As I understood, D officially introduced references due to safety reasons and therefore the places where references can be defined are limited to places where interfacing takes place (function paramaters and foreach variables). You cannot freely define a reference in your code.

It's best to explain references in D to be constant pointers which are automatically indirected whenever you use them. The big advantage over mutable pointers is, you can't reassign them with another memory region and they are much less likely or actually never null. Whenever possible, use a reference and avoid pointers. The only problem: D's ref is more constrained than C++, so how to make sure, you're propagating the actual reference without moving the object onto the stack?

The actual purpose of references in D is to represent input+output parameters (parameters that are updated in a function or foreach loop or by the caller when used as return value) as opposed to input- or output-only parameters.

Note, there is also an inout keyword but it has a different meaning (it's a type-qualifier-template standing for const, immutable and non-const).

For output-only parameters you use out. For input-only parameters you can use the newer in which permits lvalue and rvalue arguments according to the documentation.

If you want to assign a pointer to a reference, use pointer indirection: ref int x = *pointer. If you'd like to assign a reference to a mutable pointer then use the address: int* x = &reference.

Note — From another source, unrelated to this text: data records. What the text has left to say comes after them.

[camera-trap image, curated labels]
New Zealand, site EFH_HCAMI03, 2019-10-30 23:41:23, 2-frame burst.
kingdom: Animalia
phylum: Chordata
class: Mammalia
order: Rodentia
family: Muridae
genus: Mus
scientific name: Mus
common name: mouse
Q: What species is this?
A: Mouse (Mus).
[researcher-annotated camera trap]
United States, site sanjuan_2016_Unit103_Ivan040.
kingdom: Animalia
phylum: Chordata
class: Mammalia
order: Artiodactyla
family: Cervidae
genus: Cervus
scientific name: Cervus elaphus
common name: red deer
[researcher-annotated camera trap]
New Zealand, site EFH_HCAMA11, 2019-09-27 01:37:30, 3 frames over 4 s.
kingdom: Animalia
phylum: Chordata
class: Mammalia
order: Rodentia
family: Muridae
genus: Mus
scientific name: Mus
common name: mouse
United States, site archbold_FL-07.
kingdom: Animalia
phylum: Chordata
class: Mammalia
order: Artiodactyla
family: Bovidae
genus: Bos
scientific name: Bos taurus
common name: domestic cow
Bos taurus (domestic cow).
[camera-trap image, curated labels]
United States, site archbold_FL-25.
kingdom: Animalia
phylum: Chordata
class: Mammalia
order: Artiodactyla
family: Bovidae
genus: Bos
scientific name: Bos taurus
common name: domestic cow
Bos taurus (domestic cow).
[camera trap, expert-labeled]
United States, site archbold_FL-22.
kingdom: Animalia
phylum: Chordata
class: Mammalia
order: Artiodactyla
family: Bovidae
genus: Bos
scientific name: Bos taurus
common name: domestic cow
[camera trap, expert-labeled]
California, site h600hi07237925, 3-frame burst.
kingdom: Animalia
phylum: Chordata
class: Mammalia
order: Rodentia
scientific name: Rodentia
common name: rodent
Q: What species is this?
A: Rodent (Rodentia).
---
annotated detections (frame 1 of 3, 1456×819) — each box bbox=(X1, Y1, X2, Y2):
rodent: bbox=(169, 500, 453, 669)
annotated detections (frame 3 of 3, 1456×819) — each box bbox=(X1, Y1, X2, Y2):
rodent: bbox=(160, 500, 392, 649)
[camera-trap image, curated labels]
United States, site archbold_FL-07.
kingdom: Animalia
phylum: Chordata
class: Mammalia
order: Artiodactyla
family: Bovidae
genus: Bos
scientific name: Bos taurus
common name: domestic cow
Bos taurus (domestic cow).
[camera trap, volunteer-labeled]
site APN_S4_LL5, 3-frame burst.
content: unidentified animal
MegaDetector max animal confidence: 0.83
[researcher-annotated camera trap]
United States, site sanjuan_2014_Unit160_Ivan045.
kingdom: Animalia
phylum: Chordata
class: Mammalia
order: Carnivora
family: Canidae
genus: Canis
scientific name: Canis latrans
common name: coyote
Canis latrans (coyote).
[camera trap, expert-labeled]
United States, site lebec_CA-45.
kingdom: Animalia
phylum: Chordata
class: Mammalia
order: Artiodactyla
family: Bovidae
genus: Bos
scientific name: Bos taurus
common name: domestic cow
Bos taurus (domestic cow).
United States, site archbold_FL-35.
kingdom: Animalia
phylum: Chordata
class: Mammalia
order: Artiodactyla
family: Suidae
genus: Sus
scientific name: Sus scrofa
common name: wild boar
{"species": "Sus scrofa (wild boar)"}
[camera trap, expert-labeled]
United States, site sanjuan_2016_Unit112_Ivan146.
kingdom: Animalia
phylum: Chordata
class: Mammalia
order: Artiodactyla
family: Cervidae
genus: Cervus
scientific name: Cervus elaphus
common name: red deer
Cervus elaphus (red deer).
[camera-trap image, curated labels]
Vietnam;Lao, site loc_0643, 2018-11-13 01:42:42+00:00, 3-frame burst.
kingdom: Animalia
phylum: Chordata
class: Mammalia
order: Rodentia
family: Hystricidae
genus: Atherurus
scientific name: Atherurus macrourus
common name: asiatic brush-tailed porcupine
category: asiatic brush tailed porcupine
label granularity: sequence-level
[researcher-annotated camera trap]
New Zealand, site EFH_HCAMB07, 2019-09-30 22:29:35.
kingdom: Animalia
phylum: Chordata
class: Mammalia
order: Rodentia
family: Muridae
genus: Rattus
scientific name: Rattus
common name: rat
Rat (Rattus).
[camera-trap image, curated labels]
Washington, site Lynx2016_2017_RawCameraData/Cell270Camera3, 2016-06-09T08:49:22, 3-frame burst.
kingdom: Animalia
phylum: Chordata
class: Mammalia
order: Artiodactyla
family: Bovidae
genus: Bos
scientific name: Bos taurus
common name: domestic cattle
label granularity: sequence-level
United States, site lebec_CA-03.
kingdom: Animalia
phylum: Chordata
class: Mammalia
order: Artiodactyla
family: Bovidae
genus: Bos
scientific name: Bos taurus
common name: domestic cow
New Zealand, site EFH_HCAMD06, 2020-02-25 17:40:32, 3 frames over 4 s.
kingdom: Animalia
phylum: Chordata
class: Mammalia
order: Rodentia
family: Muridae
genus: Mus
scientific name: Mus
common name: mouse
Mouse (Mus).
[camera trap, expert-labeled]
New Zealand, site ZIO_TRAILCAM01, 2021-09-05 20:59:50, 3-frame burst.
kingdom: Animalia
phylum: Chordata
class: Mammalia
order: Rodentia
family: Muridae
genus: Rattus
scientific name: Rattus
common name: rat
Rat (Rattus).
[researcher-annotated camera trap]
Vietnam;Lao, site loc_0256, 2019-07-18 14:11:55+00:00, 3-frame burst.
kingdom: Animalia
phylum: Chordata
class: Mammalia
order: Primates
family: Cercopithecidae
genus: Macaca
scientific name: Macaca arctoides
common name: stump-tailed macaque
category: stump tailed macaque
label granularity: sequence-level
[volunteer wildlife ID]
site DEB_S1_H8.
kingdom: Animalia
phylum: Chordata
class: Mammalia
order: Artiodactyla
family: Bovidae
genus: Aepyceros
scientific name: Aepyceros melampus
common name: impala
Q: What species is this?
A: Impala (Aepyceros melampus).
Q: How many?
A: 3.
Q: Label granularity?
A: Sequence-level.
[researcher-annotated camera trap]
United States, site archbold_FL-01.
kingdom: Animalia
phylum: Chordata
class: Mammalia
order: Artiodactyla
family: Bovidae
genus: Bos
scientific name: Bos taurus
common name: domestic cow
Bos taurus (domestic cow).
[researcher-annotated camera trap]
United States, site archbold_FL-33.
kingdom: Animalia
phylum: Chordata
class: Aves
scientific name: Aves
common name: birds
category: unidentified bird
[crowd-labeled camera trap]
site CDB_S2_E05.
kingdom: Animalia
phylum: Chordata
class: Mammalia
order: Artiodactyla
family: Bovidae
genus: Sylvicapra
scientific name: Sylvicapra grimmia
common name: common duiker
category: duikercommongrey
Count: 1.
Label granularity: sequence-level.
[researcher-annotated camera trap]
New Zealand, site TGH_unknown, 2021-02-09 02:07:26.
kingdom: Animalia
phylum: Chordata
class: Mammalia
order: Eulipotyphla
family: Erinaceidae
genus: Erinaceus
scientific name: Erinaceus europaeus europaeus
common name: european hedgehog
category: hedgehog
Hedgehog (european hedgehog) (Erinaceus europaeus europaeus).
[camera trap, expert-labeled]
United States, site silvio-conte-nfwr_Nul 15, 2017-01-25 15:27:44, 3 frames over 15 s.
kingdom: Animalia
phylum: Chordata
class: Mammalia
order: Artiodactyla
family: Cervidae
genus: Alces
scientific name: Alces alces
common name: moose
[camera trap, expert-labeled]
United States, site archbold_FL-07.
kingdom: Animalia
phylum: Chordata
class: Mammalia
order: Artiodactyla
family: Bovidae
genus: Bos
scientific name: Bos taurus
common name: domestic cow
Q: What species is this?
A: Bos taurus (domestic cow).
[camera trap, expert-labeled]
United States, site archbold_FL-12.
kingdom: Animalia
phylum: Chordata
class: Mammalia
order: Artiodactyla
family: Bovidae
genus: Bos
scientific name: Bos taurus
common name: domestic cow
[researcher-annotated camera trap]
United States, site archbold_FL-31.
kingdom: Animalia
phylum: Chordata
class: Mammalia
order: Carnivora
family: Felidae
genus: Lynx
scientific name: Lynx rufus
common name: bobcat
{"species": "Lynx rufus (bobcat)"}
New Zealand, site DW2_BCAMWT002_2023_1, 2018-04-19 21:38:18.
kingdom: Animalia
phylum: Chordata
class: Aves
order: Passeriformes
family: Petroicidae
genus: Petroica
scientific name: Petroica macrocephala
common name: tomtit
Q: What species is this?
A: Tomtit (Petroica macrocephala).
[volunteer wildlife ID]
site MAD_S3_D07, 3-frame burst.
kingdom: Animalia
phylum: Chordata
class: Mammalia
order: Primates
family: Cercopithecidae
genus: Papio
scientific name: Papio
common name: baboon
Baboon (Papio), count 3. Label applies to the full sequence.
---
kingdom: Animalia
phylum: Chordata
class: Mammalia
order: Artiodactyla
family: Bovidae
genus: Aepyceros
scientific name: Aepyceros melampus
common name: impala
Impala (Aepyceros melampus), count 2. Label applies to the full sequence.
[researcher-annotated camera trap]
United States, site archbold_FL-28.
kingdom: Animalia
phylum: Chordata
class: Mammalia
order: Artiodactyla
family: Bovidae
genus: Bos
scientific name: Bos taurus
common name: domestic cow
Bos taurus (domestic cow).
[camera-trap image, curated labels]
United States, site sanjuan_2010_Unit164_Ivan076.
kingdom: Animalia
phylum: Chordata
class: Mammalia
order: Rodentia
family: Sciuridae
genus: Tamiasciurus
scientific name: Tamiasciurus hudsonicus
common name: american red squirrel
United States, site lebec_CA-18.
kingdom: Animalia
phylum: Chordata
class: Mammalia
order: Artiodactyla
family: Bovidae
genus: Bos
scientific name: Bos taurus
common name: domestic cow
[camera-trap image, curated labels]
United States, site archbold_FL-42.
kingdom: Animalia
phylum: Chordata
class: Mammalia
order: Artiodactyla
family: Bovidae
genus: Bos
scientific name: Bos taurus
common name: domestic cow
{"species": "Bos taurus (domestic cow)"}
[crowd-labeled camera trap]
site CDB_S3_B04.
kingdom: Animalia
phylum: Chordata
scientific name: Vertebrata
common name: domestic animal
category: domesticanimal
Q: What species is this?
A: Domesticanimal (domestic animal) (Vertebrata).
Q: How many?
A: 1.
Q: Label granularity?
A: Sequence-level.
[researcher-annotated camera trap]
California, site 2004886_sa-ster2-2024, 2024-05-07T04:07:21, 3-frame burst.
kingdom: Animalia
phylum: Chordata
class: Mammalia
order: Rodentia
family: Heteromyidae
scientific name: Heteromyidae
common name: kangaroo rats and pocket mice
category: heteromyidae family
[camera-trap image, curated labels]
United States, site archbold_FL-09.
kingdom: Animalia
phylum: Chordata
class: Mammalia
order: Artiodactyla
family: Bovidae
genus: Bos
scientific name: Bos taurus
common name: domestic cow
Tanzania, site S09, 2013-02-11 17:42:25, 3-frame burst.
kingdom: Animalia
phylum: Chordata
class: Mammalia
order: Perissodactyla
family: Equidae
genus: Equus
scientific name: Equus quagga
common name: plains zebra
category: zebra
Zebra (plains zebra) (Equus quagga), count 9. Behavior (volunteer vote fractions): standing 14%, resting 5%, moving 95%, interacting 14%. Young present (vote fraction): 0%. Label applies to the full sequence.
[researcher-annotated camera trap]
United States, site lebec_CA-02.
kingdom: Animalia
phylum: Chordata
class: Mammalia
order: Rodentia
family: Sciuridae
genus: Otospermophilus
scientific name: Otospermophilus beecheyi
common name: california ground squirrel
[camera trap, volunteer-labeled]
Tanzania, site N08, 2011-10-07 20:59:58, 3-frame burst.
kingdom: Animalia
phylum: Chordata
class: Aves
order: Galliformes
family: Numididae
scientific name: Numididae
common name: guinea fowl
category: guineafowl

Now we're getting to how to circumvent D's restricted pointer philosophy:

int x = 3, k = 3;

ref int getInt(int n = 3 /*does nothing*/) {
    return .x;  // use '.globalVar' for readability
}
int* getIntPointer() {
    return &.x;   
}
void updateInt(ref int x) {
    x += 1;
}

void main()
{
    import std.stdio : writeln;
    int i = getInt();
    updateInt(i);
    writeln(.x);
    writeln(i);
    (ref int j = getInt(k)) {   // using 'k' is no problem
        updateInt(j);
        writeln(.x);
        writeln(j);
    }();    // this is a lambda expression
    (ref int j = *getIntPointer()) {
        updateInt(j);
        writeln(.x);
        writeln(j);
    }();

    S s = S();
    s.update(5);
    writeln(.x);
    writeln(s.y);
}

struct S {
    static int y = 5;
    static ref int getSetInt(int n) {
        return .x = n;
    }
    void update(int k) {
        (ref int j = S.y) { // does not work with this.y
            .updateInt(j);
        }();
        (ref int j = getSetInt(k)) {    // does not work with instance methods
            .updateInt(j);
        }();
    }
}

Notably, you cannot use instance members or methods from struct/class objects in the default argument value of the lambda expression. I suppose because lambda expressions are internally treated as static. That's why you cannot use this in the default value (except for static class/struct methods).

There is obviously a drawback in this approach. The code block – which looks like a let-block in a functional programming language – is actually a lambda expression and a return statement in the code block will only return control from the lambda expression, not from the function around it which is confusing.

It turns out returning your reference from a function is more tricky:

return *(ref int var = value) { return &var; }();  // cannot return references, only pointers
return *((ref int var = value) => &var)();  // can't avoid the inner pair of parentheses

Of course you shouldn't do this unless you know exactly that value is valid in the caller. The good thing, D requires you to be conscious about what you do. You cannot just pass a returned reference from the lambda to the return statement or to a pointer variable because the returned reference is an rvalue.

You also can define multiple references of course:

(ref int var1 = val1, ref int var2 = val2, ...) {
    ...
}();

The argument, that constant pointers to non-constant data would be complicated, does not work out. D uses it all the time just in (too) restricted syntactical way which does not prevent you from using it how you need it (luckily). D's philosophy makes code more verbose here but at least a little more difficult for programmers to return dangling references so that it's unlikely to happen in accident.